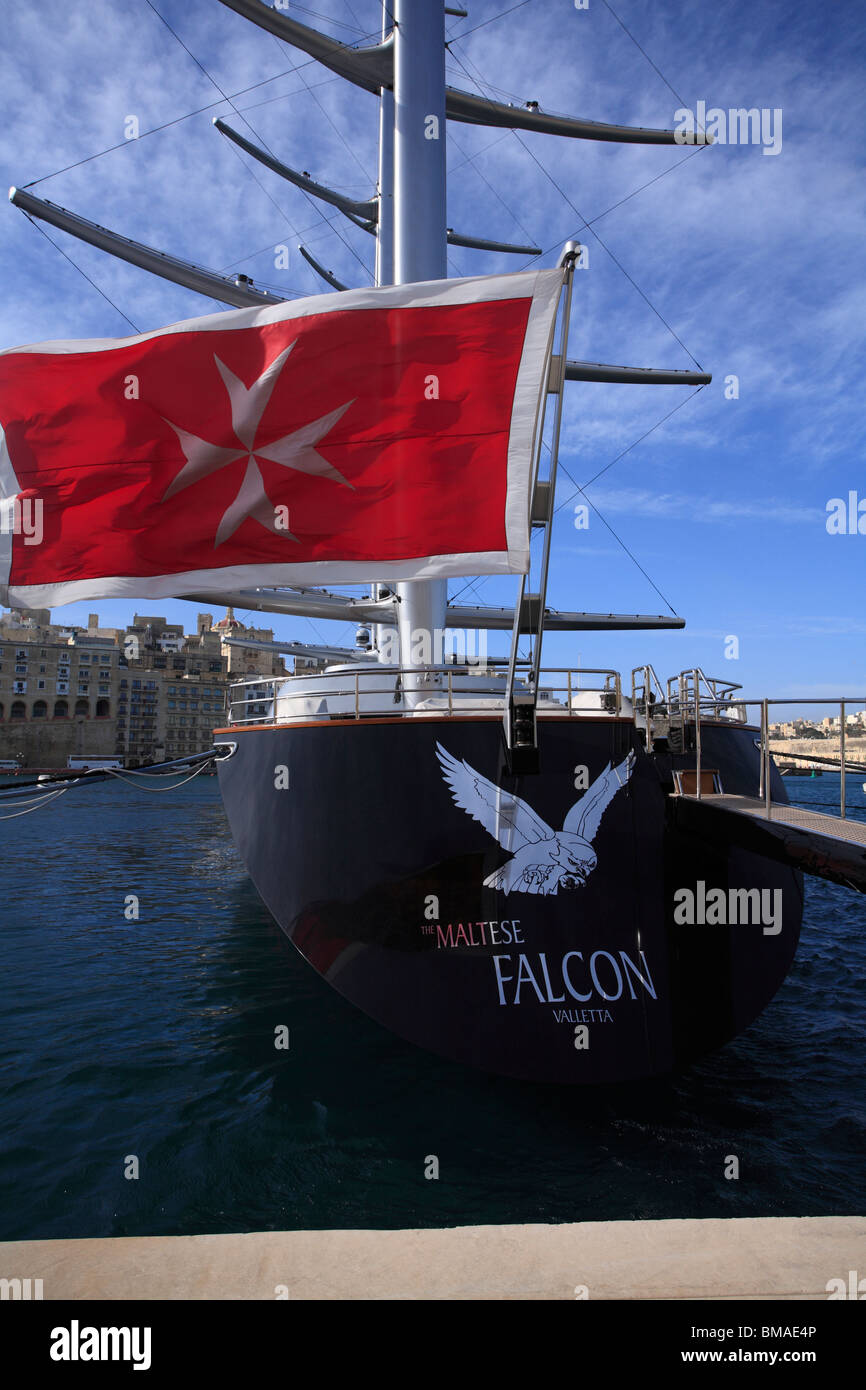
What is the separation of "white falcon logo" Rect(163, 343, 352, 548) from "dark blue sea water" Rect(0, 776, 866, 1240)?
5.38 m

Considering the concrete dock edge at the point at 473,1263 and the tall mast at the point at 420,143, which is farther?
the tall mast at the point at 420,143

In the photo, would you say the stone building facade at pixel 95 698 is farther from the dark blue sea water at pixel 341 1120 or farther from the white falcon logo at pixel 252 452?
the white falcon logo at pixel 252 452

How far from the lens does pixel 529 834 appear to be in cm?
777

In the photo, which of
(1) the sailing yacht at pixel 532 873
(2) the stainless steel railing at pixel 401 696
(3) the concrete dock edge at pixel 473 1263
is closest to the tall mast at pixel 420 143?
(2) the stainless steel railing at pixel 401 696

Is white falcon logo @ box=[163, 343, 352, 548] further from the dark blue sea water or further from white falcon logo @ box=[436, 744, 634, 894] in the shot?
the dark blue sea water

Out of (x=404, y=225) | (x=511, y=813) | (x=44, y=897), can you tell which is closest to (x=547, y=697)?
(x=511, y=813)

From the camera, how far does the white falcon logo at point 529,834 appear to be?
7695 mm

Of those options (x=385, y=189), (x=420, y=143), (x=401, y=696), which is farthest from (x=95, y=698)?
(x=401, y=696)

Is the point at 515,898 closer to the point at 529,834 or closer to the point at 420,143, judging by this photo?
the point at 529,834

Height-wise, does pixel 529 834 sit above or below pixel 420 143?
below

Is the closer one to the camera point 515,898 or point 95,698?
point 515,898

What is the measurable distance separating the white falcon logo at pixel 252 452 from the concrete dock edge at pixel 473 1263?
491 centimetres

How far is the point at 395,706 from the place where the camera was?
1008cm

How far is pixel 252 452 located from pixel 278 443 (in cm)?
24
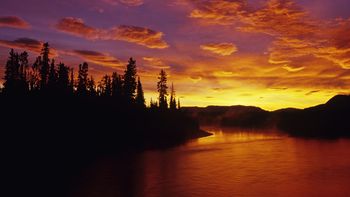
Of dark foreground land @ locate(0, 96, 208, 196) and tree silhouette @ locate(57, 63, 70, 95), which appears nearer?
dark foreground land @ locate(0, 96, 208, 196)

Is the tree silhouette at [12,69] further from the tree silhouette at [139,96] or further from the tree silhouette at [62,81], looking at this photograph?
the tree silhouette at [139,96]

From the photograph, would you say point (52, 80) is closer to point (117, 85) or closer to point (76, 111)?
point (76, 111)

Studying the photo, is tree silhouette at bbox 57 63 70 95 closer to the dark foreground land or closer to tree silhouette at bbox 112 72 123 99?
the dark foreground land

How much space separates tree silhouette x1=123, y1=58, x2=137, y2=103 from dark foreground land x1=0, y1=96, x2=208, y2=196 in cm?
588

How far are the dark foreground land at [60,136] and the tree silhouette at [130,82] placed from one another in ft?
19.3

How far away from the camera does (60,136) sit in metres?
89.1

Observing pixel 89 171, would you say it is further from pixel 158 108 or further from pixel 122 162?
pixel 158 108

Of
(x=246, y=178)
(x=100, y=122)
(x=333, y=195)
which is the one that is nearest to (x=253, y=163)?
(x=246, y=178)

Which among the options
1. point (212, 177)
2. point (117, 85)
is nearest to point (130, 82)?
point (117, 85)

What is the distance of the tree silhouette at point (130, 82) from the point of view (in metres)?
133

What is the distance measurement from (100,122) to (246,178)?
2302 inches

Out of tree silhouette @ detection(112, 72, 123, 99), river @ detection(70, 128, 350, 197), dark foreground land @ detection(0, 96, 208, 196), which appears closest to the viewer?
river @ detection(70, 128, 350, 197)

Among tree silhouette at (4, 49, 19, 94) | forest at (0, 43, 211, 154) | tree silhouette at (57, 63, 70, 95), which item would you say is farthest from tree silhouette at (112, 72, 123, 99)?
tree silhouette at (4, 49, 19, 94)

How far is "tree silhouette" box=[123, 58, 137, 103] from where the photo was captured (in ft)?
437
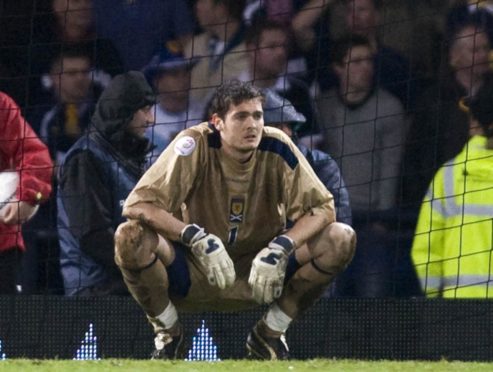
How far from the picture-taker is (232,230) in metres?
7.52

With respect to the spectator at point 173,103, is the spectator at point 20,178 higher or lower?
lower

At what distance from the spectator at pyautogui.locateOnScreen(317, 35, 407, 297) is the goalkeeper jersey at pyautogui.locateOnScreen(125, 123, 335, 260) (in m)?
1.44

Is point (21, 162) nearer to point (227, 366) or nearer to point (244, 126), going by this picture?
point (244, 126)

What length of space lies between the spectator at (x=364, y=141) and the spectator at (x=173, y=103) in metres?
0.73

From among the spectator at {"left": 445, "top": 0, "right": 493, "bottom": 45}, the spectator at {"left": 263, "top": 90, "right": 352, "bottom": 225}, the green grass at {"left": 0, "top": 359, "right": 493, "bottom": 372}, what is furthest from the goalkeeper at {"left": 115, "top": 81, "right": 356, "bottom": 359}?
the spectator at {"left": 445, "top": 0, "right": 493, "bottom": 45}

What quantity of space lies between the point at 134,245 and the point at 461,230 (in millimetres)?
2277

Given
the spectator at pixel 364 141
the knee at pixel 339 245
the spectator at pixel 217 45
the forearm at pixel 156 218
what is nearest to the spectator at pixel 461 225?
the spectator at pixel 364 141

┄┄┄┄┄┄

Prompt:
Rewrite the lines from the one containing "From among the" through the last line, replacing "forearm" with "lower arm" and leaving everything else unchanged.

Response:
From among the spectator at {"left": 445, "top": 0, "right": 493, "bottom": 45}, the spectator at {"left": 263, "top": 90, "right": 352, "bottom": 225}, the green grass at {"left": 0, "top": 359, "right": 493, "bottom": 372}, what is furthest from the goalkeeper at {"left": 115, "top": 81, "right": 356, "bottom": 359}?
the spectator at {"left": 445, "top": 0, "right": 493, "bottom": 45}

What quantity of space lies between the point at 134,245 and the point at 461,230 (in millimetres)?
2277

Given
the spectator at pixel 364 141
the knee at pixel 339 245
the spectator at pixel 217 45
the lower arm at pixel 156 218
what is nearest to the spectator at pixel 461 225?
the spectator at pixel 364 141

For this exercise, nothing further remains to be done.